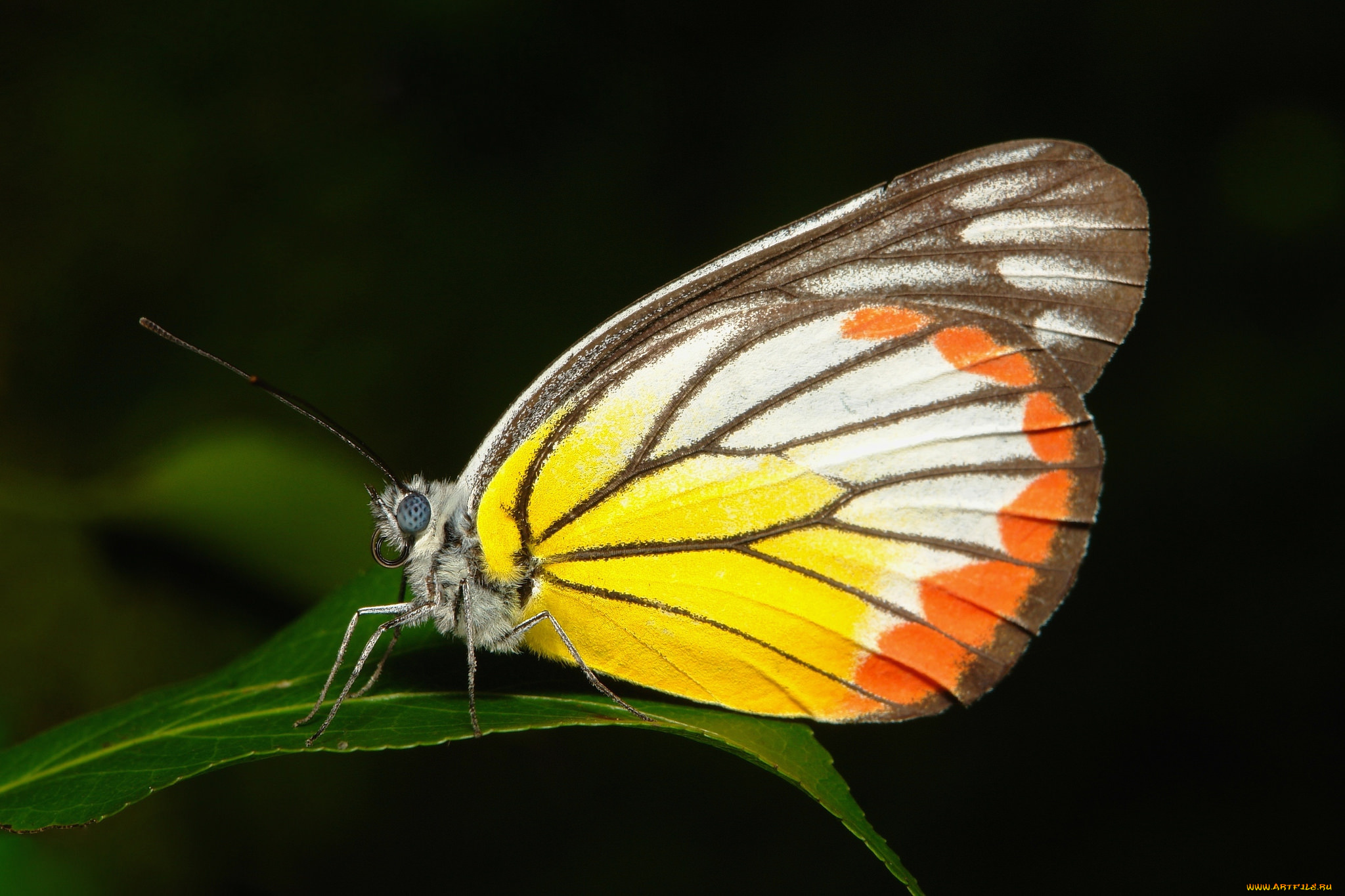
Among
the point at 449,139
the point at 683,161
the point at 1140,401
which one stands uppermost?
the point at 449,139

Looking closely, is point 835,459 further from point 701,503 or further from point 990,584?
point 990,584

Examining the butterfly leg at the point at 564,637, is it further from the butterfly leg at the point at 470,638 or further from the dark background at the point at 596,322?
the dark background at the point at 596,322

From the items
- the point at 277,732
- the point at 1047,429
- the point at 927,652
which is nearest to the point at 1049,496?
the point at 1047,429

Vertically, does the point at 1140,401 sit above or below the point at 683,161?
below

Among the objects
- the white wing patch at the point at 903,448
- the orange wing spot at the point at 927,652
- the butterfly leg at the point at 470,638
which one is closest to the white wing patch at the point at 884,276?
the white wing patch at the point at 903,448

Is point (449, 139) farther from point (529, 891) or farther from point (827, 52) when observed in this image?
point (529, 891)

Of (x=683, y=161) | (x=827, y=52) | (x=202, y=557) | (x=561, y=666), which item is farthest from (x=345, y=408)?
(x=827, y=52)

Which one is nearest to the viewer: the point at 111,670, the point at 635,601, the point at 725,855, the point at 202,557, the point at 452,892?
the point at 635,601

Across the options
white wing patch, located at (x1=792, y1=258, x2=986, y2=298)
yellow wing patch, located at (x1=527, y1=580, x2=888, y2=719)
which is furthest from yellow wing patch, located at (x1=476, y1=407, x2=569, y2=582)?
white wing patch, located at (x1=792, y1=258, x2=986, y2=298)
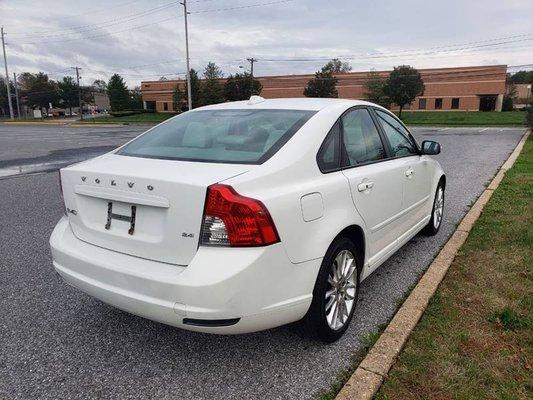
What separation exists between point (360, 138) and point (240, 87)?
5488 cm

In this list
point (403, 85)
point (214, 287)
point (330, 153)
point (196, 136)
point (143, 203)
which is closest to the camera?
point (214, 287)

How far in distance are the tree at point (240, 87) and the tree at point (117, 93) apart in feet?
79.6

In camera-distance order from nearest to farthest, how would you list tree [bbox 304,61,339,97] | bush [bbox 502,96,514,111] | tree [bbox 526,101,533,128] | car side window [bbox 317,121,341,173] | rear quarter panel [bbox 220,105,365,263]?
rear quarter panel [bbox 220,105,365,263]
car side window [bbox 317,121,341,173]
tree [bbox 526,101,533,128]
tree [bbox 304,61,339,97]
bush [bbox 502,96,514,111]

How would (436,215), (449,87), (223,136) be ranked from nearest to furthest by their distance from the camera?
(223,136)
(436,215)
(449,87)

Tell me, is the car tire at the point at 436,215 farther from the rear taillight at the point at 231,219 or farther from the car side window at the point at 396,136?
the rear taillight at the point at 231,219

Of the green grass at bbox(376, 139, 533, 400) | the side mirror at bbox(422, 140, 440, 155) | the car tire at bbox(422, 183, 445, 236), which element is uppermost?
the side mirror at bbox(422, 140, 440, 155)

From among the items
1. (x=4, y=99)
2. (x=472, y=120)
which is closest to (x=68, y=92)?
(x=4, y=99)

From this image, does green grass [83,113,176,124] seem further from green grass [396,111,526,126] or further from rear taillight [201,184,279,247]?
rear taillight [201,184,279,247]

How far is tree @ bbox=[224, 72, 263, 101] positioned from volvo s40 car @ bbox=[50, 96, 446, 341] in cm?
5429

The exercise: Copy every line of the material, starting with the line that contains "How far is tree" and going on through the end of the material, and raise each distance in the answers by 96 while leaving all other text unchanged.

Output of the exercise:
How far is tree @ bbox=[224, 72, 263, 101] positioned from volvo s40 car @ bbox=[50, 96, 446, 341] in cm?
5525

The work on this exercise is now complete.